3. Enable soft delete in the code: install Doctrine extensions, enable soft delete in configs, fix the new database structure through migrations.

4. Delete the old unique index.

This release option will prevent a drop in sales, but there is one interesting point.

The fact is that until the release is completed (point 4), the old unique index lives in the database. Therefore, in the window between the 3rd and 4th points, we are potentially faced with 5xx errors if someone deletes using soft delete and then tries to add a new record with the same data. The old unique index will not allow this to be done until it is deleted. With RPS close to 1000, even in a minute you will catch several errors.

But there is a more correct option, which we came to together with a developer from a neighboring team – she also recently made a mistake on such a case.

Seamless release plan

When new code with soft delete is in production, the old unique index needs to be deleted. Otherwise, it will not allow you to add new records similar to those deleted using soft delete. On the other hand, you cannot delete the old unique index while the old code is running.

We came up with an idea: together with the new partial index, create a temporary search index – similar to the old one, but without the uniqueness constraint.

1. Add a column to a table deleted_at With default NULL — migration deployment.

2. Create a new unique partial index by hand, set aside 5 hours for this.

3. Create a temporary index identical to the old one, but without the uniqueness constraint. We also do it by hand, setting it for 5 hours.

4. Delete the old unique index.

5. Enable soft delete in the code: install the Doctrine extension, enable soft delete in the configs, fix the new database structure through migrations.
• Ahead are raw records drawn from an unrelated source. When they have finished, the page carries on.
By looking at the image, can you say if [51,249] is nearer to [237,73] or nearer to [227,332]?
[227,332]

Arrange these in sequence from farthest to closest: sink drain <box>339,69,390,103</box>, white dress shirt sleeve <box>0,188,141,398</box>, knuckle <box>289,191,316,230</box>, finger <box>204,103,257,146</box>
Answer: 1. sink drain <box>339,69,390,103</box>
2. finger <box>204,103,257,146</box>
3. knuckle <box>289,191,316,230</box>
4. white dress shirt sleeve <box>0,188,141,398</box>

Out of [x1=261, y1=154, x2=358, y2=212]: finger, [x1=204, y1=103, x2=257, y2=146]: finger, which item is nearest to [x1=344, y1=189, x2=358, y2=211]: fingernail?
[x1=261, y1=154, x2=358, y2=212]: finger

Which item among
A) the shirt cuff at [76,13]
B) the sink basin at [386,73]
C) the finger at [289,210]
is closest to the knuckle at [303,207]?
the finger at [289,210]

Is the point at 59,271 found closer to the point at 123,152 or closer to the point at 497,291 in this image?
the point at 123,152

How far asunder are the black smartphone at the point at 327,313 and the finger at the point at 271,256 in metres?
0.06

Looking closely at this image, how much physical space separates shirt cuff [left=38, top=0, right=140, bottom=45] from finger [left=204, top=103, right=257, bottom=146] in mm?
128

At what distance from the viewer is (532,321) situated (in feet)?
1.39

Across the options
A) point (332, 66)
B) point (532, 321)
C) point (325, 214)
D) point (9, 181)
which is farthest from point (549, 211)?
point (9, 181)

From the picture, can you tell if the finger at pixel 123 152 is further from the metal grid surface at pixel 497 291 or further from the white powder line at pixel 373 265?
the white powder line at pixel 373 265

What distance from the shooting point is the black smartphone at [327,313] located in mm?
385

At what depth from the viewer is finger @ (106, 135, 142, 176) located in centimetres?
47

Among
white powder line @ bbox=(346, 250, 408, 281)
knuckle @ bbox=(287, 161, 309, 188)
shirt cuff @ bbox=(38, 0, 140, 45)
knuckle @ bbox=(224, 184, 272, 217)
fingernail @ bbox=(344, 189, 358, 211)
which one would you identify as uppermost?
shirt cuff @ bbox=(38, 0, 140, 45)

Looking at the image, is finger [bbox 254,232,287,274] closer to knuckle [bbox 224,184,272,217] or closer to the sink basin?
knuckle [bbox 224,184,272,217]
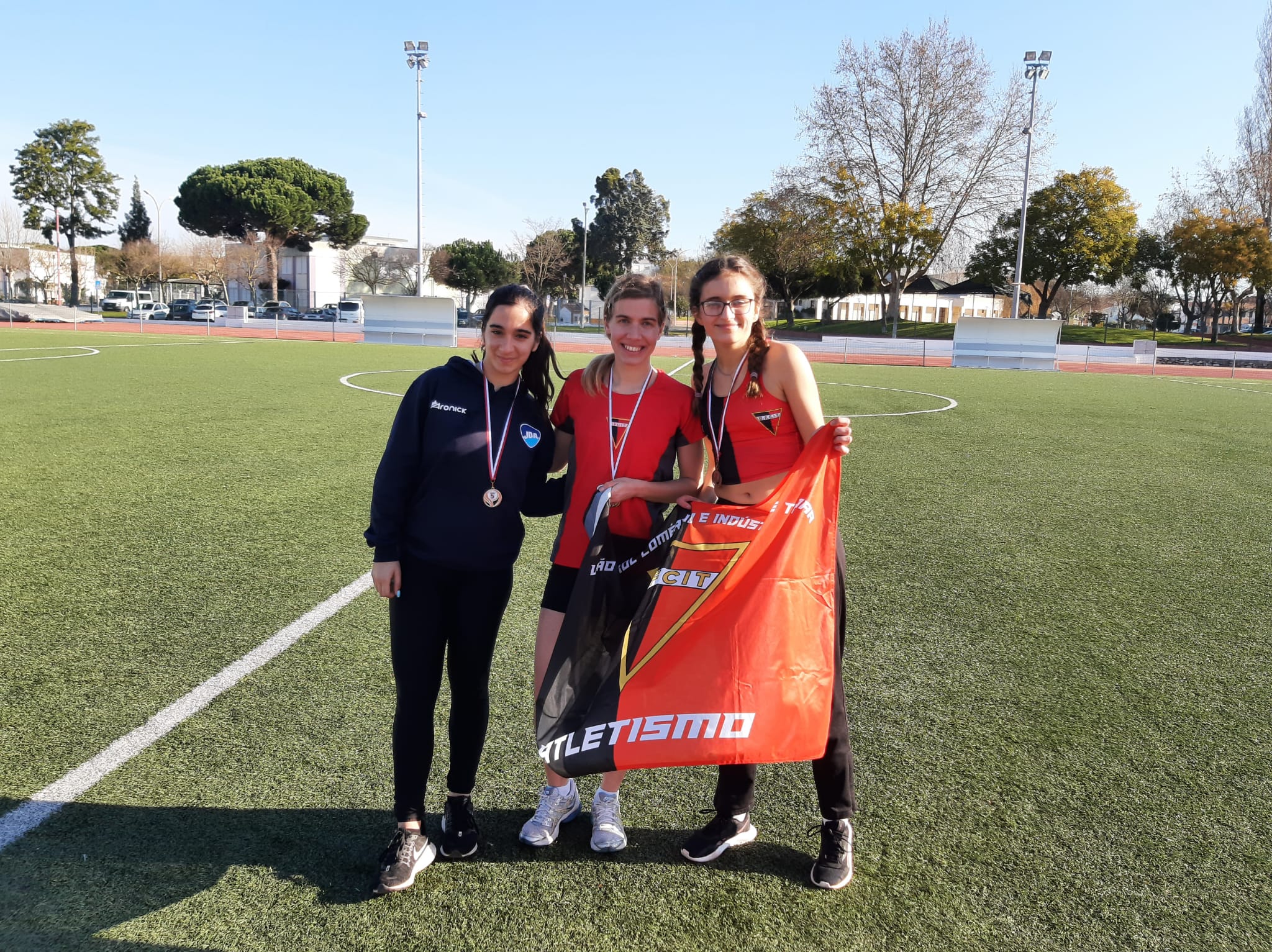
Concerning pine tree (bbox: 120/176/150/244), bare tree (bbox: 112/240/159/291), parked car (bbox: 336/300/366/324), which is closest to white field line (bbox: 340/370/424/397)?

6. Delete a temporary non-unique index.

In this case, at any time during the release, search queries will work quickly, and we will not have problems with inserting new records.

Disadvantages of this option:

• Release time is doubled due to the creation of an additional temporary non-unique index.

• Temporarily doubles the size of the database storage.

Results

It’s bad that such a case happened. It's good that we identified the reasons, fixed everything and were able to share the results. This will help prevent similar incidents not only in Skyeng, but, I hope, in everyone who read the article to the end!

By the way, my colleagues reacted with understanding to what happened. After all, almost every developer has a similar story in stock. Ask a friend a friend during a break!

And, of course, don’t blame yourself for mistakes. As the sages say:

Thank you for your attention. I look forward to your questions in the comments, have a nice day!